**Source document:**
==============================
RE: [PATCH] drm/amdgpu: Register bad page handler for Aldebaran

"Joshi, Mukul" <Mukul.Joshi@xxxxxxx> · Wed, 12 May 2021 19:00:58 +0000

[AMD Official Use Only - Internal Distribution Only]

> -----Original Message-----
> From: Borislav Petkov <bp@xxxxxxxxx>
> Sent: Wednesday, May 12, 2021 5:37 AM
> To: Joshi, Mukul <Mukul.Joshi@xxxxxxx>
> Cc: amd-gfx@xxxxxxxxxxxxxxxxxxxxx; Kasiviswanathan, Harish
> <Harish.Kasiviswanathan@xxxxxxx>; x86-ml <x86@xxxxxxxxxx>; lkml <linux-
> kernel@xxxxxxxxxxxxxxx>
> Subject: Re: [PATCH] drm/amdgpu: Register bad page handler for Aldebaran
> 
> [CAUTION: External Email]
> 
> Hi,
> 
> so this is a drive-by review using the lore.kernel.org mail because I wasn't CCed
> on this.
> 
> On Tue, May 11, 2021 at 09:30:58PM -0400, Mukul Joshi wrote:
> > +static int amdgpu_bad_page_notifier(struct notifier_block *nb,
> > +                                 unsigned long val, void *data) {
> > +     struct mce *m = (struct mce *)data;
> > +     struct amdgpu_device *adev = NULL;
> > +     uint32_t gpu_id = 0;
> > +     uint32_t umc_inst = 0;
> > +     uint32_t chan_index = 0;
> > +     struct ras_err_data err_data = {0, 0, 0, NULL};
> > +     struct eeprom_table_record err_rec;
> > +     uint64_t retired_page;
> > +
> > +     /*
> > +      * If the error was generated in UMC_V2, which belongs to GPU
> > + UMCs,
> 
> Why does it matter if the error is a v2 UMC generated one?
> 
> IOW, can you detect the type of errors in GPU memory - I assume this is what
> this is supposed to handle - from the error signature itself instead of doing
> is_smca_umc_v2?
==============================
**Supplied data:**

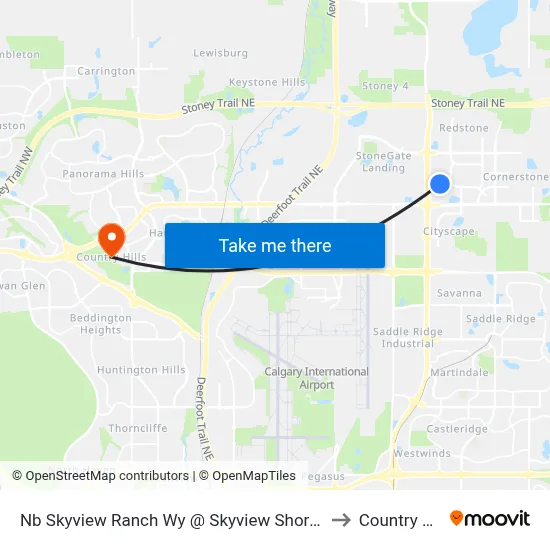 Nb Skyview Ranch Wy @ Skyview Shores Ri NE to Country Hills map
==============================
**Job item:** Write out the full email reply on the Aldebaran bad page handler patch verbatim. The listing is not required for this work.

**Answer section:**
RE: [PATCH] drm/amdgpu: Register bad page handler for Aldebaran

"Joshi, Mukul" <Mukul.Joshi@xxxxxxx> · Wed, 12 May 2021 19:00:58 +0000

[AMD Official Use Only - Internal Distribution Only]

> -----Original Message-----
> From: Borislav Petkov <bp@xxxxxxxxx>
> Sent: Wednesday, May 12, 2021 5:37 AM
> To: Joshi, Mukul <Mukul.Joshi@xxxxxxx>
> Cc: amd-gfx@xxxxxxxxxxxxxxxxxxxxx; Kasiviswanathan, Harish
> <Harish.Kasiviswanathan@xxxxxxx>; x86-ml <x86@xxxxxxxxxx>; lkml <linux-
> kernel@xxxxxxxxxxxxxxx>
> Subject: Re: [PATCH] drm/amdgpu: Register bad page handler for Aldebaran
> 
> [CAUTION: External Email]
> 
> Hi,
> 
> so this is a drive-by review using the lore.kernel.org mail because I wasn't CCed
> on this.
> 
> On Tue, May 11, 2021 at 09:30:58PM -0400, Mukul Joshi wrote:
> > +static int amdgpu_bad_page_notifier(struct notifier_block *nb,
> > +                                 unsigned long val, void *data) {
> > +     struct mce *m = (struct mce *)data;
> > +     struct amdgpu_device *adev = NULL;
> > +     uint32_t gpu_id = 0;
> > +     uint32_t umc_inst = 0;
> > +     uint32_t chan_index = 0;
> > +     struct ras_err_data err_data = {0, 0, 0, NULL};
> > +     struct eeprom_table_record err_rec;
> > +     uint64_t retired_page;
> > +
> > +     /*
> > +      * If the error was generated in UMC_V2, which belongs to GPU
> > + UMCs,
> 
> Why does it matter if the error is a v2 UMC generated one?
> 
> IOW, can you detect the type of errors in GPU memory - I assume this is what
> this is supposed to handle - from the error signature itself instead of doing
> is_smca_umc_v2?